▶ Compito A
Nel brano di testo sulla sentenza del T.a.r. del Lazio, chi aveva presentato il ricorso su cui è stata emessa la sentenza?
▶ Compito B
Riassumi in due frasi il brano di testo sulla sentenza del T.a.r. del Lazio n. 8560/90.
*** Brano di testo
Sentenza che fa giustizia al diritto del singolo cittadino.

La sentenza del T.a.r. del Lazio, la n. 8560/90, sarà destinata a far discutere ancor di più in Parlamento che non è in grado a questo punto di riconoscere quanto già previsto dalla Carta Costituzionale.
Ebbene il T.a.r. del Lazio ha stabilito che "I pazienti in stato vegetativo permanente, che non sono in grado di esprimere la propria volontà sulle cure loro praticate o da praticare non devono in ogni caso essere discriminati rispetto agli altri pazienti in grado di esprimere il proprio consenso, possono, nel caso in cui loro volontà sia stata ricostruita, evitare la pratica di determinate cure mediche nei loro confronti". I giudici del Tar aggiungono che il paziente "vanta una pretesa costituzionalmente qualificata di essere curato nei termini in cui egli stesso desideri, spettando solo a lui decidere a quale terapia sottoporsi". La sentenza è stata emessa su ricorso presentato dal Movimento difesa del cittadino (Mdc), difeso dall'Avv. Pellegrino di Lecce, in relazione alla direttiva del Ministero del welfare che aveva intimato a tutte le strutture del Ssn di impedire sempre l'interruzione dell'idratazione e alimentazione artificiali in pazienti in stato vegetativo permanente. Decisione che io non condividevo.
Ora la sentenza fissa il principio per cui la volontà del paziente va sempre rispettata in relazione al trattamento di alimentazione e idratazione artificiali.
Secondo il T.a.r. si tratta di questioni che coinvolgono il diritto di rango costituzionale quale è quello della libertà personale che l'articolo 13 della costituzione qualifica come inviolabile.
******
*** Estratti dei dati
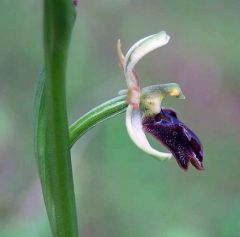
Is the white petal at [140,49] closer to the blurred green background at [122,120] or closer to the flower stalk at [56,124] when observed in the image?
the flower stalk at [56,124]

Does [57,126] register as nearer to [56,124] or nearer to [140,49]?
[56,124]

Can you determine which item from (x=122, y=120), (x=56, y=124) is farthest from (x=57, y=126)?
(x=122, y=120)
******
*** Estratti dei dati
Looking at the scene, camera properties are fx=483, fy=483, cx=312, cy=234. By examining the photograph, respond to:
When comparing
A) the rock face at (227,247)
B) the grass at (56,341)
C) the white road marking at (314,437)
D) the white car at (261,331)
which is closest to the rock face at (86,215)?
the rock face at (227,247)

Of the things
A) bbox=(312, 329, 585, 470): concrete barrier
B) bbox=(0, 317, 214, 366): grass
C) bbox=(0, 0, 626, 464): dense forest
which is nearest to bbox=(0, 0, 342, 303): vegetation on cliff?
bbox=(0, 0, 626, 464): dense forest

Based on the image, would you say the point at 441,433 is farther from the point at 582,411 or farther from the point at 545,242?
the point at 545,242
******
*** Estratti dei dati
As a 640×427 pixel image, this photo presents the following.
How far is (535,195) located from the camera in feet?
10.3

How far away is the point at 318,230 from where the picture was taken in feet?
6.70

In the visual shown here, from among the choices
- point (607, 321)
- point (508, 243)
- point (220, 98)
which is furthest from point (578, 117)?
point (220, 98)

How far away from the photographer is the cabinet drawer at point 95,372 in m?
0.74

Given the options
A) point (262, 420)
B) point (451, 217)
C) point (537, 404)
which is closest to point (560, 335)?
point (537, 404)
******
▶ Risposta A
Il Movimento difesa del cittadino (Mdc), difeso dall'Avv. Pellegrino di Lecce.

▶ Risposta B
La sentenza n. 8560/90 del T.a.r. del Lazio nasce da un ricorso del Movimento difesa del cittadino contro una direttiva del Ministero del welfare. Quella direttiva imponeva alle strutture del Ssn di impedire sempre l'interruzione dell'idratazione e alimentazione artificiali nei pazienti in stato vegetativo permanente, mentre la sentenza stabilisce che questi pazienti, se la loro volontà è stata ricostruita, possono evitare determinate cure e che la loro volontà va sempre rispettata, trattandosi della libertà personale che l'articolo 13 della Costituzione qualifica come inviolabile.